Passage provided ->
Representative of this fantasised vision of the Orient, « Zaïde » (1845), a melody composed by Hector Berlioz to a text by Roger de Beauvoir, is, according to Fatma Said, the heart of the album. It is a bolero for voice, castagnette and piano or orchestra, a spirited but also nostalgic Spanish-style piece. As for the melody « Les Adieux de l’hôtesse arabe » (1866), composed by George Bizet on a poem by Victor Hugo, Said explained that although it « speaks about this in a context different from my own experience, the song is full of longing and for me it conjures up memories of those German teachers at our school who found it so painful to leave. In Egypt we take pride in making people feel comfortable and a part of us, and I can feel and hear this in the words and music of the hostess in this song: what she would have done to make this man she has loved stay – at the start of the song even trying to contain her emotions over losing him. »
A contemporary of Ravel, the French flutist, conductor and composer Philippe Gaubert, who was the music director of the Opera de Paris in the late 1930s, had great knowledge of the human voice, and composed several operas and 90 melodies, including « Le Repos en Egypte » (1910), which is featured on this album. Much influenced by Gabriel Fauré, Gaubert’s work is refined and characteristic of French melody of the first half of the 20th century. A virtuoso composer, though academic, Gaubert made music history above all with his exceptional talent as an instrumentalist and conductor, ensuring the Parisian creations of Daphnis and Chloé by Ravel, Elektra and Richard Strauss’ Chevalier à la Rose and Turandot by Giacomo Puccini.
Between East and West, Spain has a special place in the history of relations between the West and the Middle East, since between 711 and 1492 Islam and Arab-Muslim cultures dominated a greater or lesser part of the Iberian Peninsula, known as El Andalus, which is not limited to the territory of present-day Andalusia. Fatma Said has chosen for 6 Iberian canciones, popular melodies by Manuel de Falla, Frederico Garcia Lorca, and Fernando Obradors, and is accompanied by the guitarist Rafael Aguirre.

Data shown ->
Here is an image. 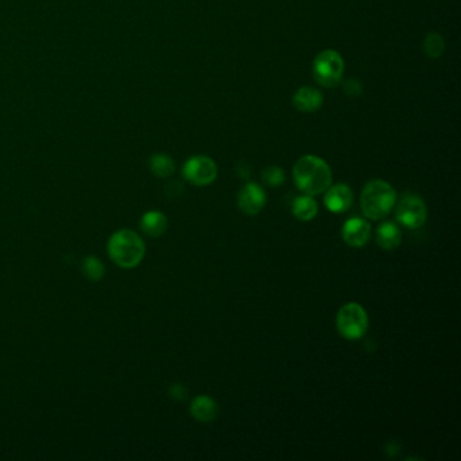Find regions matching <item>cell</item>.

Problems and tasks ->
• A. Decide whether each statement agrees with the passage about Fatma Said's album: (i) "Zaïde" was composed by Georges Bizet; (ii) Philippe Gaubert was music director of the Opera de Paris in the late 1930s; (iii) the guitarist Rafael Aguirre accompanies Said in the Iberian canciones. For each, answer yes or no and quote the words of the passage that settle it.
• B. Using the passage about Fatma Said's album, answer these:
(i) In what year was "Le Repos en Egypte" composed?
(ii) Whose poem did Bizet set in "Les Adieux de l'hôtesse arabe"?
(iii) Between which years did Islam and Arab-Muslim cultures dominate part of the Iberian Peninsula?
• C. Pick up the passage about Fatma Said's album after its last sentence and carry it on.

Answers for the exercise ->
• A.
(i) No: "a melody composed by Hector Berlioz to a text by Roger de Beauvoir"
(ii) Yes: "who was the music director of the Opera de Paris in the late 1930s"
(iii) Yes: "and is accompanied by the guitarist Rafael Aguirre"

• B.
(i) 1910
(ii) Victor Hugo's
(iii) Between 711 and 1492

• C.
« There is a common popular origin to the melodies composed by Manuel de Falla – Tuosojillos negros (Your Little Black Eyes, 1902), by J. Serrano – La Cancion del ovido (The Goose Inn Song) from the eponymous zarzuela (1916) – and by Obradors (Cantares populares). Within this mosaic, it is undoubtedly the very simple lullaby by Federico Garcia Lorca (poet, musician and folklorist), Nana de Sevilla, that is most moving. Its melancholy spreads with modesty over the heady line of the Andalusian cadenza (four joint notes descending). We appreciate the vocal flexibility of the ornaments in this Hispanic collection. Let’s not forget that they draw on the Andalusian tradition of the cante jondo, itself impacted by oriental vocality … when Spain was at the crossroads of Mediterranean cultures. Interculturality is therefore an integral part of the programme at all levels ». (Sabine Teulon Lardic, Première Loge)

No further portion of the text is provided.